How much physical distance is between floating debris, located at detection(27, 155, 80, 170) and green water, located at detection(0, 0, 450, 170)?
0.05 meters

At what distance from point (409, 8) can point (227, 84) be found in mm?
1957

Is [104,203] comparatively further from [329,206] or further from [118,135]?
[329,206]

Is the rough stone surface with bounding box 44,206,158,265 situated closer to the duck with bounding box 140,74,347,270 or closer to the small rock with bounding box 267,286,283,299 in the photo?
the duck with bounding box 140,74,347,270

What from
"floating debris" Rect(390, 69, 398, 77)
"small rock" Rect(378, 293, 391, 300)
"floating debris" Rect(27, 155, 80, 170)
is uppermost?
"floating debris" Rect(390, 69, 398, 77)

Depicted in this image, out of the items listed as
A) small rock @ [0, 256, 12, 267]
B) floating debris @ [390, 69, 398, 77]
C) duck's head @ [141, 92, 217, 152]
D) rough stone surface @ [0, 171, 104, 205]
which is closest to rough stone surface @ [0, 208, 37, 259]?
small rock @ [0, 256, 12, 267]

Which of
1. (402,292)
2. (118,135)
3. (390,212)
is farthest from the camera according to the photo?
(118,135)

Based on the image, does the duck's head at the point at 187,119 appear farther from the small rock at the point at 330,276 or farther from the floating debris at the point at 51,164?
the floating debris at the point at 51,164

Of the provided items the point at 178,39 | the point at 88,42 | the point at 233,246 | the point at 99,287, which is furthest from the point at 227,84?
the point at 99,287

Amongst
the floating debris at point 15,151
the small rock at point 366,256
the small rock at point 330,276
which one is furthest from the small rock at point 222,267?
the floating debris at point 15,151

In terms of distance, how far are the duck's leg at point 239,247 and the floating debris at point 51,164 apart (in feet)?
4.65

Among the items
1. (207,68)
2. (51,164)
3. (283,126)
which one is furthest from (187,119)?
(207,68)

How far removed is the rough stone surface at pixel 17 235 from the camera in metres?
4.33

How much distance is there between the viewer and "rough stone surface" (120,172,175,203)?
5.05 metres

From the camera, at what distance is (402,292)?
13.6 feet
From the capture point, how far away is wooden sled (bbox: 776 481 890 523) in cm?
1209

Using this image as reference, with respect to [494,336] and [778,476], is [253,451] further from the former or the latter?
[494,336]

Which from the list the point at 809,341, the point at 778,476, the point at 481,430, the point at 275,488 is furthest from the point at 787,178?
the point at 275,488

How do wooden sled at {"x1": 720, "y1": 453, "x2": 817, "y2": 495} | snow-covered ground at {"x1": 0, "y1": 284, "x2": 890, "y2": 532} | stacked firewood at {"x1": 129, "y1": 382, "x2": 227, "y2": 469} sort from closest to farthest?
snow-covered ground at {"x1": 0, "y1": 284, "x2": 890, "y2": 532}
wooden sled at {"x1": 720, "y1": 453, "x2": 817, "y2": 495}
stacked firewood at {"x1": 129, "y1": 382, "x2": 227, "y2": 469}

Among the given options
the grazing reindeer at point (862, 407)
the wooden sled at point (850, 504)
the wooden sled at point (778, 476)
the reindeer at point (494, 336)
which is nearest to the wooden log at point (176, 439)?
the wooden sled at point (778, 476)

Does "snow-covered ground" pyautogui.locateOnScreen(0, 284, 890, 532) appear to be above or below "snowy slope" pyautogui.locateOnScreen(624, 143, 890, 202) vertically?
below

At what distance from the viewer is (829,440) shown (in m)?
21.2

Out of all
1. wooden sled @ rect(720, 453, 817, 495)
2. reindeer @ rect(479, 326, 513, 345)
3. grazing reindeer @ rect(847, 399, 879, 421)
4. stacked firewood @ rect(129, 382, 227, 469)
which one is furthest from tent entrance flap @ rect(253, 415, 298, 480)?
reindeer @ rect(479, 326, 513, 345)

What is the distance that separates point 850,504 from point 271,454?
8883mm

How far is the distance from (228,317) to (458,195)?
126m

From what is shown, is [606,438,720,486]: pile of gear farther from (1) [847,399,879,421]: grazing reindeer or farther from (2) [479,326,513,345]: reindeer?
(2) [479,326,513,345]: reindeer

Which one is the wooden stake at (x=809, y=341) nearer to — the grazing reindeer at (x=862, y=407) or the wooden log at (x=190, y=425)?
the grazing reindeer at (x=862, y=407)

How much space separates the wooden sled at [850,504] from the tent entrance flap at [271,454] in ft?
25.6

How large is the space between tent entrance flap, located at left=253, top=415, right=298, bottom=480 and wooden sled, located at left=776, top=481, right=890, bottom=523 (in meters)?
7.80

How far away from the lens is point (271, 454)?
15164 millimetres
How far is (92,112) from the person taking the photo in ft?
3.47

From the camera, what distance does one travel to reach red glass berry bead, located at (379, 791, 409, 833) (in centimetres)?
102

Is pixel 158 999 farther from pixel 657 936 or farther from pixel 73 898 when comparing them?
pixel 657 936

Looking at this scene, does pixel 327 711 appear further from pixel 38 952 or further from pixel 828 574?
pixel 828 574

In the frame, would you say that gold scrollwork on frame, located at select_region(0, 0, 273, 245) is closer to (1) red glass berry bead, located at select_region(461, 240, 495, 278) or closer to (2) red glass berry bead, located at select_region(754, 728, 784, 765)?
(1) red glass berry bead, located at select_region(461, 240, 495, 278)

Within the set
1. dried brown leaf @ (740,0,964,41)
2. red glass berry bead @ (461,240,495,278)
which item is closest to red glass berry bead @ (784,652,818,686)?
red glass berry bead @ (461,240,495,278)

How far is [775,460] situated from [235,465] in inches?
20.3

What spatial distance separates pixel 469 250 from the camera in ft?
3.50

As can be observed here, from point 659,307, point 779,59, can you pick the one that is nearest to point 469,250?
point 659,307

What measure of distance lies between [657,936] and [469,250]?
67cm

::::

Copy out every one of the records above word for word, keeping each line as it stands.

How much physical distance is between floating debris, located at detection(27, 155, 80, 170) and green water, located at detection(0, 0, 450, 170)?
0.05 meters

At what distance from point (409, 8) can point (227, 84) be found in mm?
1957

Is [104,203] comparatively further from [329,206] or further from [118,135]?
[329,206]

Is the rough stone surface with bounding box 44,206,158,265 situated closer to the duck with bounding box 140,74,347,270 or closer to the small rock with bounding box 267,286,283,299 in the photo?
the duck with bounding box 140,74,347,270

What from
"floating debris" Rect(390, 69, 398, 77)
"small rock" Rect(378, 293, 391, 300)
"floating debris" Rect(27, 155, 80, 170)
is uppermost?
"floating debris" Rect(390, 69, 398, 77)

Depicted in this image, out of the items listed as
A) small rock @ [0, 256, 12, 267]
B) floating debris @ [390, 69, 398, 77]
C) duck's head @ [141, 92, 217, 152]
D) rough stone surface @ [0, 171, 104, 205]
which is closest to rough stone surface @ [0, 208, 37, 259]?
small rock @ [0, 256, 12, 267]

Which of
1. (402,292)
2. (118,135)
3. (390,212)
is farthest from the camera according to the photo?
(118,135)

Based on the image, does the duck's head at the point at 187,119 appear farther from the small rock at the point at 330,276 or farther from the floating debris at the point at 51,164?
the floating debris at the point at 51,164

Of the provided items the point at 178,39 | the point at 88,42 | the point at 233,246 | the point at 99,287, which is furthest from the point at 227,84?
the point at 99,287

Amongst
the floating debris at point 15,151
the small rock at point 366,256
the small rock at point 330,276
which one is furthest from the small rock at point 222,267?
the floating debris at point 15,151

In terms of distance, how far are the duck's leg at point 239,247 and the floating debris at point 51,164 apart (in feet)?
4.65

Among the items
1. (207,68)
2. (51,164)
3. (283,126)
which one is furthest from (187,119)?
(207,68)

How far removed is the rough stone surface at pixel 17 235 from the camera in metres?
4.33

How much distance is there between the viewer and "rough stone surface" (120,172,175,203)?
5.05 metres

From the camera, at what distance is (402,292)?
13.6 feet
From the capture point, how far away is wooden sled (bbox: 776 481 890 523) in cm?
1209

Using this image as reference, with respect to [494,336] and [778,476], is [253,451] further from the former or the latter?
[494,336]

Which from the list the point at 809,341, the point at 778,476, the point at 481,430, the point at 275,488 is furthest from the point at 787,178?
the point at 275,488

How do wooden sled at {"x1": 720, "y1": 453, "x2": 817, "y2": 495} | snow-covered ground at {"x1": 0, "y1": 284, "x2": 890, "y2": 532} | stacked firewood at {"x1": 129, "y1": 382, "x2": 227, "y2": 469} sort from closest to farthest?
snow-covered ground at {"x1": 0, "y1": 284, "x2": 890, "y2": 532}
wooden sled at {"x1": 720, "y1": 453, "x2": 817, "y2": 495}
stacked firewood at {"x1": 129, "y1": 382, "x2": 227, "y2": 469}

Among the given options
the grazing reindeer at point (862, 407)
the wooden sled at point (850, 504)
the wooden sled at point (778, 476)
the reindeer at point (494, 336)
which is nearest to the wooden log at point (176, 439)?
the wooden sled at point (778, 476)

Does "snow-covered ground" pyautogui.locateOnScreen(0, 284, 890, 532) appear to be above or below "snowy slope" pyautogui.locateOnScreen(624, 143, 890, 202) vertically?
below

At what distance from the viewer is (829,440) shown (in m)?
21.2

Out of all
1. wooden sled @ rect(720, 453, 817, 495)
2. reindeer @ rect(479, 326, 513, 345)
3. grazing reindeer @ rect(847, 399, 879, 421)
4. stacked firewood @ rect(129, 382, 227, 469)
which one is furthest from tent entrance flap @ rect(253, 415, 298, 480)?
reindeer @ rect(479, 326, 513, 345)

What is the distance that separates point 850,504 from point 271,454?
8883mm

How far is the distance from (228,317) to (458,195)?
126m

From what is shown, is [606,438,720,486]: pile of gear farther from (1) [847,399,879,421]: grazing reindeer or farther from (2) [479,326,513,345]: reindeer?
(2) [479,326,513,345]: reindeer

Which one is the wooden stake at (x=809, y=341) nearer to — the grazing reindeer at (x=862, y=407) or the wooden log at (x=190, y=425)?
the grazing reindeer at (x=862, y=407)

How much space separates the wooden sled at [850,504] from the tent entrance flap at [271,454] in ft?
25.6

How large is the space between tent entrance flap, located at left=253, top=415, right=298, bottom=480 and wooden sled, located at left=776, top=481, right=890, bottom=523 (in meters)?
7.80

How far away from the lens is point (271, 454)?
15164 millimetres
How far is (92,112) from the person taking the photo in ft?
3.47

From the camera, what distance does one travel to reach red glass berry bead, located at (379, 791, 409, 833) (in centimetres)?
102

Is pixel 158 999 farther from pixel 657 936 or farther from pixel 73 898 when comparing them?
pixel 657 936

Looking at this scene, does pixel 327 711 appear further from pixel 38 952 or further from pixel 828 574?
pixel 828 574

In the frame, would you say that gold scrollwork on frame, located at select_region(0, 0, 273, 245) is closer to (1) red glass berry bead, located at select_region(461, 240, 495, 278) or closer to (2) red glass berry bead, located at select_region(754, 728, 784, 765)?
(1) red glass berry bead, located at select_region(461, 240, 495, 278)

Within the set
1. dried brown leaf @ (740,0,964,41)
2. red glass berry bead @ (461,240,495,278)
which item is closest to red glass berry bead @ (784,652,818,686)?
red glass berry bead @ (461,240,495,278)

How far is [775,460] situated from [235,465] in inches?
20.3

What spatial distance separates pixel 469 250 from the camera in ft?
3.50

As can be observed here, from point 659,307, point 779,59, can you pick the one that is nearest to point 469,250?
point 659,307

What measure of distance lies between [657,936] and [469,250]?
67cm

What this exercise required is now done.